# Label DP SGD (Post Scale)

This notebook walks through how to train a model to recognize hand written
digits using label differentially private gradient decent and the MNIST dataset.
In this setting, one party has the images and the other party has the labels.
They would like to collaborate to train a model without revealing their data.

This colab uses the post-scale approach to training.

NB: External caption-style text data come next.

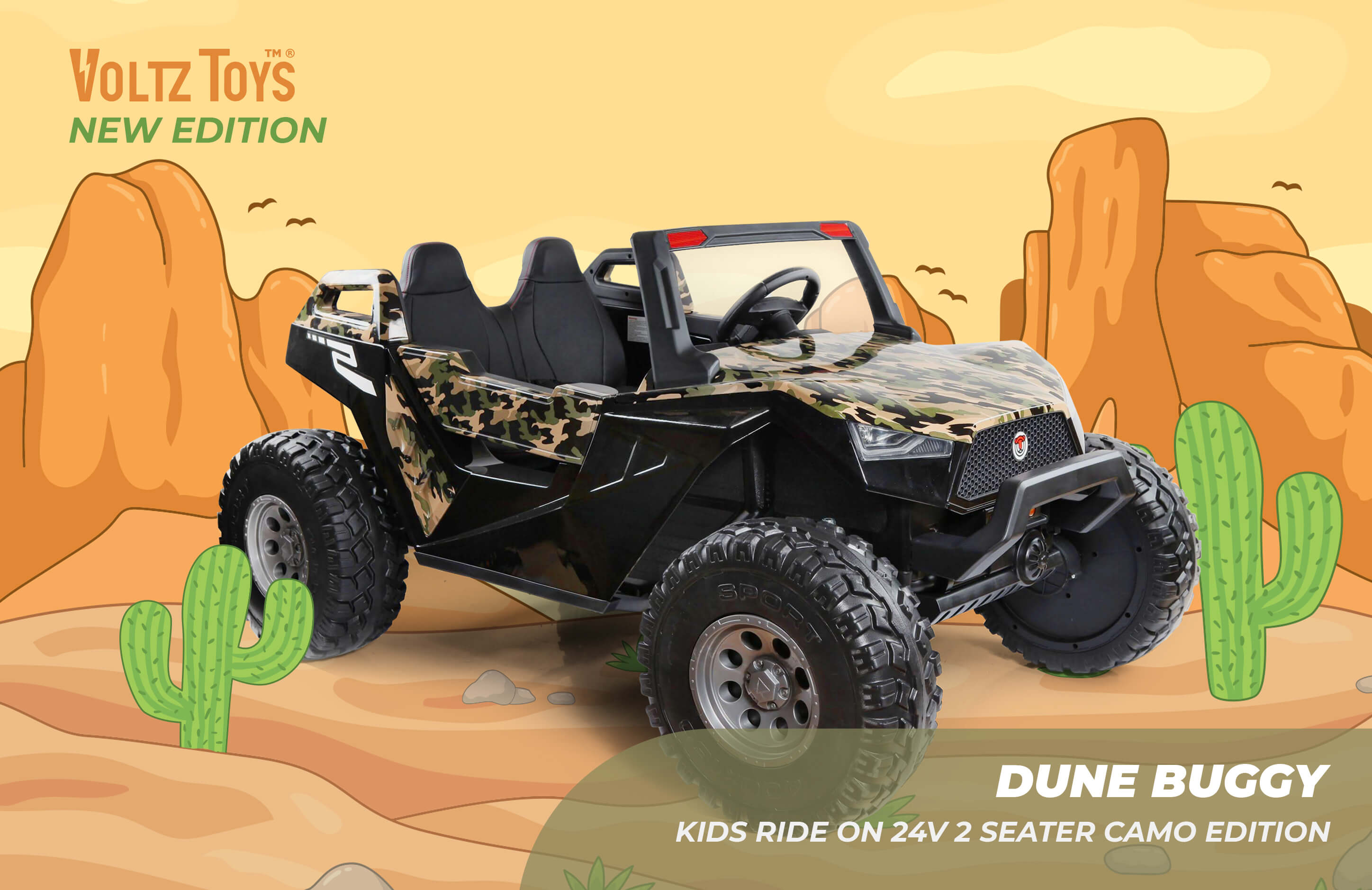 24V Off-road Dune Buggy Ride On Truck for Kids outdoor and picnic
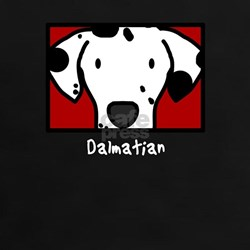Anime Dalmatian Tee
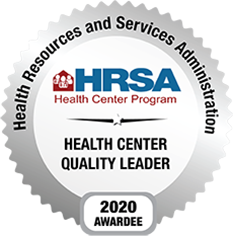 HCQL-logo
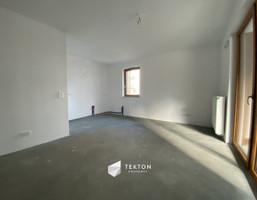 Morizon WP ogłoszenia   Mieszkanie na sprzedaż, Warszawa Mokotów, 78 m²   9711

Before starting, install the tf-shell package.

```bash
pip install tf-shell
```

First, import some modules and set up tf-shell. The parameters are for the SHELL
encryption library, which tf-shell uses, and mostly depend on the multiplicative
depth of the computation to be performed. This example performs back
propagation, thus the multiplicative depth is determined by the number of
layers. For more information, see [SHELL](https://github.com/google/shell).

In [1]:
import time
from datetime import datetime
import tensorflow as tf
import keras
import numpy as np
import tf_shell
import tf_shell_ml
import os

2024-08-15 17:59:47.764859: I tensorflow/core/util/port.cc:113] oneDNN custom operations are on. You may see slightly different numerical results due to floating-point round-off errors from different computation orders. To turn them off, set the environment variable `TF_ENABLE_ONEDNN_OPTS=0`.
2024-08-15 17:59:47.908829: I tensorflow/core/platform/cpu_feature_guard.cc:210] This TensorFlow binary is optimized to use available CPU instructions in performance-critical operations.
To enable the following instructions: AVX2 AVX512F AVX512_VNNI FMA, in other operations, rebuild TensorFlow with the appropriate compiler flags.


In [2]:
use_fast_rotation_protocol = True

if use_fast_rotation_protocol:
    # Num plaintext bits: 19, noise bits: 39
    # Max representable value: 61895
    context = tf_shell.create_context64(
        log_n=11,
        main_moduli=[288230376151748609],
        plaintext_modulus=557057,
        scaling_factor=3,
        mul_depth_supported=1,
    )
    # accuracy: 0.83642578125
    # Total training time: 572.2677536010742 seconds
else:
    # Num plaintext bits: 19, noise bits: 39
    # Max representable value: 61895
    context = tf_shell.create_context64(
        log_n=11,
        main_moduli=[288230376151748609],
        plaintext_modulus=557057,
        scaling_factor=3,
        mul_depth_supported=1,
    )
    # accuracy: 0.82861328125
    # Total training time: 2218.1095881462097 seconds
    

# Create the secret key for encryption and a rotation key (rotation key is
# an auxilary key required for operations like roll or matmul).
secret_key = tf_shell.create_key64(context)
public_rotation_key = tf_shell.create_rotation_key64(context, secret_key)
secret_fast_rotation_key = tf_shell.create_fast_rotation_key64(context, secret_key)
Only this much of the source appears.